** Opening Document extract block **
The perfect global grid system is impossible; HexGeoGrids.jl

An exploration of grid system design space, and an alternative to the typical options like H3 and S2.

Aggressively brief background on grid systems

A global grid system is a way of partitioning the Earth’s surface into smaller regions, often known as cells. Depending on your perspective and preferred nomenclature, global grids may be closely related to or the same as discrete global grids, [geo]spatial indices, geocode systems, etc. The most well known examples are probably Uber’s H3, Google’s S2, Geohash, and Open Location Code.

From my day job at Zoba, I’m most familiar with grid systems as a convenient tool for splitting a city into cells of approximately uniform shape and size; these cells become a unit of analysis. For example, if you want to characterize the spatial distribution of shared bikes over a city, it’s natural to simply count how many bikes are in each grid cell. In fact, many of our analyses and optimizations are at the cell level: we count vehicles and rides by cell, estimate and forecast demand by cell, estimate the prevalence of mobility competition by cell, and so forth.

It’s against the law to write a blog post about maps without liberal use of visuals, so let’s get started.[1] I’ll use H3 as an example, both because it’s something of a de facto standard and because it’s easy to use. These are probably related. Here’s how H3 divides North America into very coarse cells:

North America

(The majority of the apparent distortion in cell size and shape comes from the web Mercator projection used in Kepler and approximately everywhere else on the web.)

Pretty much every grid system offers multiple resolutions. High resolutions (or precision levels, or granularities) correspond to partitioning the Earth’s surface into many small cells; low resolutions correspond to a few big cells. For example, here’s Boston with two sizes of H3 cells. I’ve plotted a large cell by the public garden and seven smaller cells by MIT. Collectively, the seven small cells have the same area as the large cell.

Boston

Grid system design considerations

Creating a global grid system requires lots of design decisions: how is the Earth’s surface (not flat, despite my best efforts) projected to flat surfaces? What kind of planar grid overlays those flat surfaces? Or maybe a projection-free grid is possible? How are cells shaped and oriented? What resolutions are available, and how do they relate to each other?

The best design choices are surely context dependent, but we can list some reasonable desiderata for a general purpose global grid system:

  1. All cells at a given resolution have equal size, or at least nearly equal.
  2. All cells have the same shape, and that shape is close to a convex regular polygon.
  3. All neighbors of a given cell are at the same distance from that cell.
  4. Multiple cell resolutions are available, and each cell is perfectly partitioned by cells of a finer resolution.
  5. The grid system covers the entire earth, and each point on the earth is in exactly one cell of a given granularity. In other words, the grid system is not made up of overlapping mutually-incompatible subgrids.
** Closing Document extract block **
** Opening Entries provided block **
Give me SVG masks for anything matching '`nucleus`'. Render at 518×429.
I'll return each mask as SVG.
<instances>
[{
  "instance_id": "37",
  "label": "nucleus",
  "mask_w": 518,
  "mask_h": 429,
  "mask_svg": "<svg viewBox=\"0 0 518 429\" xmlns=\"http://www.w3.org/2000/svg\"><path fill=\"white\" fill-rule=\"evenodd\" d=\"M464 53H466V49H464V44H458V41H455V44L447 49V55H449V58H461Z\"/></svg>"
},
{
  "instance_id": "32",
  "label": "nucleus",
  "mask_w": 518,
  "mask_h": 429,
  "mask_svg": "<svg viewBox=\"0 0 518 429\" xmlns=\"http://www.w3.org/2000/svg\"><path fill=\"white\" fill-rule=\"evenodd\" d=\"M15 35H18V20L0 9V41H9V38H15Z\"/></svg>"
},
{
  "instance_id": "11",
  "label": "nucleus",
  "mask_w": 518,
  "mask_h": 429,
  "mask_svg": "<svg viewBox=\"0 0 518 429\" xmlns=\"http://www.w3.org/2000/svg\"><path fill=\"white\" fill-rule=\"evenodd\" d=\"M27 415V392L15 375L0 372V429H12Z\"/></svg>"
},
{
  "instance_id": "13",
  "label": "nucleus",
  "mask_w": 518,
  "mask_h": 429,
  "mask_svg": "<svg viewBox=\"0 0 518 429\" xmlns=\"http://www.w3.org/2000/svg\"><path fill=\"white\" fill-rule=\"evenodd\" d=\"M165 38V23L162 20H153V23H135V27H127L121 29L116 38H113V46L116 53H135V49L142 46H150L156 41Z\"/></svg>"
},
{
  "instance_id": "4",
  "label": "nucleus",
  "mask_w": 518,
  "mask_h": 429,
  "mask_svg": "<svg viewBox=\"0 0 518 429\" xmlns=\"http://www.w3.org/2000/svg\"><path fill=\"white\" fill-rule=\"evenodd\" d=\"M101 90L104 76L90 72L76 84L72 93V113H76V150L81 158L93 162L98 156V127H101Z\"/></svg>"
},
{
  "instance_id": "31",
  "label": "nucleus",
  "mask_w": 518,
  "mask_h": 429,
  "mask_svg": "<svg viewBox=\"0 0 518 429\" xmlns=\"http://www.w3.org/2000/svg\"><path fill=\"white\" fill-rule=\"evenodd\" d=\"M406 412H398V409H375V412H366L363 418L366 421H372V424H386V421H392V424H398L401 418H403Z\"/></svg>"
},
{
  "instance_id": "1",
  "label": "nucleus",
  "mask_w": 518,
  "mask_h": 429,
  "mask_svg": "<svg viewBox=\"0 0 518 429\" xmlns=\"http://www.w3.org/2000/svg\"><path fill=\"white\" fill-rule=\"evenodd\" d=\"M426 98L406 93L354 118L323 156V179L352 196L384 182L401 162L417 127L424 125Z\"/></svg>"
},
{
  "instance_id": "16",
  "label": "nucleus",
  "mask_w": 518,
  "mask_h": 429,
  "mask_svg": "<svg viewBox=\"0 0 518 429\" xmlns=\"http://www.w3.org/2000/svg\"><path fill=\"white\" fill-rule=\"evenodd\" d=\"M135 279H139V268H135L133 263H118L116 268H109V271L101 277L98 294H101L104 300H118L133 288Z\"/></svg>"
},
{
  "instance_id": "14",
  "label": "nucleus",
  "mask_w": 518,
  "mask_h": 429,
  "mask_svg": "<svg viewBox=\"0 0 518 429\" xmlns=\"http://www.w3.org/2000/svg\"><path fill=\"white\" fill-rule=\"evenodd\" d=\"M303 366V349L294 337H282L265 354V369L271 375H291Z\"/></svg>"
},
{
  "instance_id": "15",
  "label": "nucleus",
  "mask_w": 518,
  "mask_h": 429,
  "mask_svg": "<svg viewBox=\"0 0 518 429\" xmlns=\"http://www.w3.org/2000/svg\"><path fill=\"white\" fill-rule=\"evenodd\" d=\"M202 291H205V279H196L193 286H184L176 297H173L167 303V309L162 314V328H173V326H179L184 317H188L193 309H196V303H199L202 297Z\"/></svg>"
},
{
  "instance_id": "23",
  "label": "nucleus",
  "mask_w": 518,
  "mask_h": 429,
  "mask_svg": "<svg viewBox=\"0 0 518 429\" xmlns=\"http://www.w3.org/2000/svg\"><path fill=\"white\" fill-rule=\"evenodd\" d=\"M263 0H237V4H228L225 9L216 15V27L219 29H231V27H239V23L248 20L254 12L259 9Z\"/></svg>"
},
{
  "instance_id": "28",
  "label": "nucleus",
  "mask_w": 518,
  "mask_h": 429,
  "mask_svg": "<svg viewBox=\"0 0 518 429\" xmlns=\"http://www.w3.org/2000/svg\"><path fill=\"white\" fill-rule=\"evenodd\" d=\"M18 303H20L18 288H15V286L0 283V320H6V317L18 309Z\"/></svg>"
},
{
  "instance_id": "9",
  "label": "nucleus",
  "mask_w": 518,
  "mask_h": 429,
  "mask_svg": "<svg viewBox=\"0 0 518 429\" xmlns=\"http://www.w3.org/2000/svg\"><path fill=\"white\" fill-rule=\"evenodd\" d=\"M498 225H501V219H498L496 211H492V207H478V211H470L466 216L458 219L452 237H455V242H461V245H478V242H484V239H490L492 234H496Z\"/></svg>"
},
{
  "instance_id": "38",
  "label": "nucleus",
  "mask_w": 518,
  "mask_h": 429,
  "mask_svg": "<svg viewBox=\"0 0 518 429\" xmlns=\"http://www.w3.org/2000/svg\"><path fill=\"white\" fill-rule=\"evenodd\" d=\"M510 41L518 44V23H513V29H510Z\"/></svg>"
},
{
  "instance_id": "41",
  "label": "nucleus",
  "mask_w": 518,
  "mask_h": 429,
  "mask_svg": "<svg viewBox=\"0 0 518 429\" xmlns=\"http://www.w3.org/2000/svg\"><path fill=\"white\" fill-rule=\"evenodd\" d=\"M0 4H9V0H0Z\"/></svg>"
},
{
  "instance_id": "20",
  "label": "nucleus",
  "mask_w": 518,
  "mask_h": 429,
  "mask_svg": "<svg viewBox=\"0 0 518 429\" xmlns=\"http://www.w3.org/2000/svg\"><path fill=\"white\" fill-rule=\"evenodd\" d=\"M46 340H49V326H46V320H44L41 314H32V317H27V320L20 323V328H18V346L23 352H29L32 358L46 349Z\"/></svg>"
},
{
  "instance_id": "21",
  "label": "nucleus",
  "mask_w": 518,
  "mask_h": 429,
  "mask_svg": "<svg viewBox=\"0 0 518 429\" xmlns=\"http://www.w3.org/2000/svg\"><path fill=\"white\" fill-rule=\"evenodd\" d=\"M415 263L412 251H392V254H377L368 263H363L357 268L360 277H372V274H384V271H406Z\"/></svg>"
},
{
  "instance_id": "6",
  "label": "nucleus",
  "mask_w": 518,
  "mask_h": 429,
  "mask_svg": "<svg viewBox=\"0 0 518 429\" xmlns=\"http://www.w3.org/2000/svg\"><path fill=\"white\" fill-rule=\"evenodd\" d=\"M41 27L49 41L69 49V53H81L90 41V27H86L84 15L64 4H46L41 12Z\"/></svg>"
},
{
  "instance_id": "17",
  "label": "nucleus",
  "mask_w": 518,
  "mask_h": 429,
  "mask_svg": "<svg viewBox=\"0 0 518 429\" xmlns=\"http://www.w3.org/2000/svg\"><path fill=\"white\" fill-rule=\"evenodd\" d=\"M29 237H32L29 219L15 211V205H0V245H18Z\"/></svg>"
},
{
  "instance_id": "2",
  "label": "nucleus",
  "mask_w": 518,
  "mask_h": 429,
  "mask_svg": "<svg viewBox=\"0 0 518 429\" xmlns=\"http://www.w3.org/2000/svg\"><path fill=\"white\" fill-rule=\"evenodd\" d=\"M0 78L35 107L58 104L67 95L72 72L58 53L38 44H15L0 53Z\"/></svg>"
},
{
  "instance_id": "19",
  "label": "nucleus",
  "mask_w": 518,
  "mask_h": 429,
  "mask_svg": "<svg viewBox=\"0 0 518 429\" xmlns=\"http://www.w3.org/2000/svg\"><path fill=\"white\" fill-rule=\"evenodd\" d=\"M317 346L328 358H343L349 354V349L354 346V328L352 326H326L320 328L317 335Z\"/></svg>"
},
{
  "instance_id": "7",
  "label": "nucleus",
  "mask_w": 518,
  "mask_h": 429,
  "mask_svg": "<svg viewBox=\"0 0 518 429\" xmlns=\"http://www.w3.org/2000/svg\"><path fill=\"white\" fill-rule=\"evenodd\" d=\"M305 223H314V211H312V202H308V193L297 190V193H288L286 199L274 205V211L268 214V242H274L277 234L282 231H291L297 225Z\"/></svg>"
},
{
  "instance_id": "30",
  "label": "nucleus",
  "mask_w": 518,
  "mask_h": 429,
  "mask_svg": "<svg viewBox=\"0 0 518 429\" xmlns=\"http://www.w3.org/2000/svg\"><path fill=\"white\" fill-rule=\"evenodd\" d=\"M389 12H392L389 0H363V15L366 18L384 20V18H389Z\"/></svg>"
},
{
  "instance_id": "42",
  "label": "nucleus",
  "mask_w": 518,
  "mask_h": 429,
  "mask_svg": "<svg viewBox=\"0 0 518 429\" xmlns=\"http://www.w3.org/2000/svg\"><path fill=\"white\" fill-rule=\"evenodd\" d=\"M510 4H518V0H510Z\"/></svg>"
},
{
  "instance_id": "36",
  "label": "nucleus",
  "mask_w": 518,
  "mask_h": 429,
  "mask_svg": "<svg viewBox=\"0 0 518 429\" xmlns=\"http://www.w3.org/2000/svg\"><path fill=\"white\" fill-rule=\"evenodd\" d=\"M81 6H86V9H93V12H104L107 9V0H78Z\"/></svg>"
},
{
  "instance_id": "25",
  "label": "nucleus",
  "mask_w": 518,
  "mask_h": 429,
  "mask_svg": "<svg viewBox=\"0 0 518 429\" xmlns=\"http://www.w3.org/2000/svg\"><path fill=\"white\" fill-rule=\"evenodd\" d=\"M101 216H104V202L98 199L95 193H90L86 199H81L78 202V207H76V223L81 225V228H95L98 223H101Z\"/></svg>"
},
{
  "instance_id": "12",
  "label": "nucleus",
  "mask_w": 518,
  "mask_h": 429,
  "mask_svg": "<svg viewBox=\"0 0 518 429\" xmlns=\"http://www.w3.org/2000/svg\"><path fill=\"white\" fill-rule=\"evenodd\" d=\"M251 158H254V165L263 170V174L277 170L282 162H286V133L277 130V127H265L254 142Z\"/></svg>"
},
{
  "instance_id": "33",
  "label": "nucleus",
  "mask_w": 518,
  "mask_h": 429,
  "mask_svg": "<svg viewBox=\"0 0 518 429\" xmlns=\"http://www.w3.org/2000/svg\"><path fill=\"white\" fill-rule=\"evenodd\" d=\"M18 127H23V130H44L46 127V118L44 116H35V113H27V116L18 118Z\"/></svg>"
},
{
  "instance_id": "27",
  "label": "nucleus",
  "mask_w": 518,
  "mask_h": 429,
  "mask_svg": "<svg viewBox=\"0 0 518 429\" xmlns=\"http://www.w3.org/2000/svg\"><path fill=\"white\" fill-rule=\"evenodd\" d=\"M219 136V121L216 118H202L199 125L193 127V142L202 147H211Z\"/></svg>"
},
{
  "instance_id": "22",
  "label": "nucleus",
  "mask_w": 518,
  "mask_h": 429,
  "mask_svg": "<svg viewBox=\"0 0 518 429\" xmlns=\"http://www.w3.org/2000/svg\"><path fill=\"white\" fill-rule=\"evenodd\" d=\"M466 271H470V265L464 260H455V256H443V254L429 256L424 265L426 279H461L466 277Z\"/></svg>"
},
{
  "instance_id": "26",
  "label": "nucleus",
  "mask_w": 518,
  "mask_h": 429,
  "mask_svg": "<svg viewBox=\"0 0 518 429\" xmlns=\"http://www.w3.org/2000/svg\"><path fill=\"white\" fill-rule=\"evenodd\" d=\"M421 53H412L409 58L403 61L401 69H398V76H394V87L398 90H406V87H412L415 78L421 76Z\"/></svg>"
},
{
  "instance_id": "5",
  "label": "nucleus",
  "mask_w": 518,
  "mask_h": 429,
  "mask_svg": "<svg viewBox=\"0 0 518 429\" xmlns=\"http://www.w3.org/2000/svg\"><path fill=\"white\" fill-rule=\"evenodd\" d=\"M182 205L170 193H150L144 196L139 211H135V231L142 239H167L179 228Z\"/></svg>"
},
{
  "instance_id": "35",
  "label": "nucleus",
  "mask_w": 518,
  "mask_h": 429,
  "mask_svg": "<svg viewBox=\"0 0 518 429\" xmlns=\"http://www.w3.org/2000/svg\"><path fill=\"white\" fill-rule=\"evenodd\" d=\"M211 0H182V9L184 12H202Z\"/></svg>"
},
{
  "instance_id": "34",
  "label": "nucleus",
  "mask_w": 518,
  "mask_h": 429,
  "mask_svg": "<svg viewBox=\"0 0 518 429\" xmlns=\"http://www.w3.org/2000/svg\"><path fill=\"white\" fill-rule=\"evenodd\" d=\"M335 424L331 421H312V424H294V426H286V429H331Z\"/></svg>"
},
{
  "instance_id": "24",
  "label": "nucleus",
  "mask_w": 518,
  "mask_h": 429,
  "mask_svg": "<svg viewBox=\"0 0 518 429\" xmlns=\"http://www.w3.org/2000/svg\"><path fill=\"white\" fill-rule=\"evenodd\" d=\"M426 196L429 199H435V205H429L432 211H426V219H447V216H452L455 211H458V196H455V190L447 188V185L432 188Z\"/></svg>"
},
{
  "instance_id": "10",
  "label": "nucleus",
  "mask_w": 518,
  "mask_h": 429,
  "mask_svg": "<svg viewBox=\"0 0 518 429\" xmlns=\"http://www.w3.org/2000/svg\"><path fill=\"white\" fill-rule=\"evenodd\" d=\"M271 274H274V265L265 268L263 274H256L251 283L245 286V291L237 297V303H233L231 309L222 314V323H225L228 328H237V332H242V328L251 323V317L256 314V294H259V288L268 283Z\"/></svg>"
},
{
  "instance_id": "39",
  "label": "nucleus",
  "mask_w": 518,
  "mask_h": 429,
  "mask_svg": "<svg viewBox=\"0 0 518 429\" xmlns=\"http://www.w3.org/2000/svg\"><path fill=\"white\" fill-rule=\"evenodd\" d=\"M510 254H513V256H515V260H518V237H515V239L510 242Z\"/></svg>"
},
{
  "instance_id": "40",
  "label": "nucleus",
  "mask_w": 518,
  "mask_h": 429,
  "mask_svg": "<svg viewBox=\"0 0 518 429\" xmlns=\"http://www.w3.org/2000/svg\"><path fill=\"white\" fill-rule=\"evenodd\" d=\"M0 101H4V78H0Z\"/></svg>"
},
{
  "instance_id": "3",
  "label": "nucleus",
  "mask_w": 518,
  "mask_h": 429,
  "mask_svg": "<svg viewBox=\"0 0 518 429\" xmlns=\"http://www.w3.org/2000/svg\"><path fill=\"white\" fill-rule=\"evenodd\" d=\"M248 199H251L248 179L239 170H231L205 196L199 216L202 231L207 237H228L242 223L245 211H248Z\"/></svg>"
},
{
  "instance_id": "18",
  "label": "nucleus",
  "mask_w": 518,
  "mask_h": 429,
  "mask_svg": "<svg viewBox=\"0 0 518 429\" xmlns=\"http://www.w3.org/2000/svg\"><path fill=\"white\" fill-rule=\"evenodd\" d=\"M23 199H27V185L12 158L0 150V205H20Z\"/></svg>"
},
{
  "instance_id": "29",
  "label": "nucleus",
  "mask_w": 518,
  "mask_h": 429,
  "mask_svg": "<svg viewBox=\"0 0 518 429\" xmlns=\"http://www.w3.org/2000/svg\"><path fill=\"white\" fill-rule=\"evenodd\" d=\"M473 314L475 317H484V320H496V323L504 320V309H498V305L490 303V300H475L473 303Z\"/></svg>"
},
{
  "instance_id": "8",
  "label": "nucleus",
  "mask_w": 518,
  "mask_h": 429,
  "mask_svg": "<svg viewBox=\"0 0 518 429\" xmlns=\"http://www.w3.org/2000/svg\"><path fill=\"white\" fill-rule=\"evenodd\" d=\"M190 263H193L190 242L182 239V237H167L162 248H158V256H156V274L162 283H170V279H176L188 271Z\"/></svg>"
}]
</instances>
** Closing Entries provided block **
Exercise set:
[A] Answer these questions about the article on global grid systems, giving each answer on its own line marked to match:
(i) At what company does the author have a day job?
(ii) What projection accounts for most of the apparent distortion in the North America map?
(iii) In the Boston example, how many smaller cells are plotted by MIT?
[B] How would you render this sentence from the article on global grid systems in Spanish: "Pretty much every grid system offers multiple resolutions."
[C] Write the next part of the article on global grid systems, continuing from its last line.

Responses for each task:
[A]
(i) Zoba
(ii) The web Mercator projection
(iii) Seven

[B] Prácticamente todos los sistemas de cuadrícula ofrecen múltiples resoluciones.

[C]
Unfortunately, these design goals conflict with each other. Let’s try to design a grid system that satisfies them. Start with desideratum #2, that cells are regular polygons. The Earth is approximately spherical, and up close spheres look like planes. So our cells must tile the plane. If our cells are regular convex polygons, that means cells must be equilateral triangles, squares, or regular hexagons.

Triangles and squares violate goal #3 by having different flavors of neighbors. For example, a square cell (in green below) has both edge-neighbors (red) and corner-neighbors (blue); the corner neighbors are much farther away:

Square neighbors

Triangles are even worse, with three types of neighbors. Hexagons, on the other hand, have only one kind of neighbor. In a hexagonal tiling of the plane, each hexagon cell (green) has six neighbors (blue), which correspond to the cell’s six edges and are each at the same distance away:

Hexagon neighbors

So maybe we should use hexagons? While I do believe hexagons are the best choice for general use, they’re not perfect either. In particular, they don’t subdivide perfectly. With square[-ish] cells, each cell can be perfectly subdivided into 4 similar sub-cells. But hexagons can’t be subdivided into similar smaller hexagons; the best strategy I know of comes from H3, which approximately divides each hexagon into 7 smaller rotated hexagons.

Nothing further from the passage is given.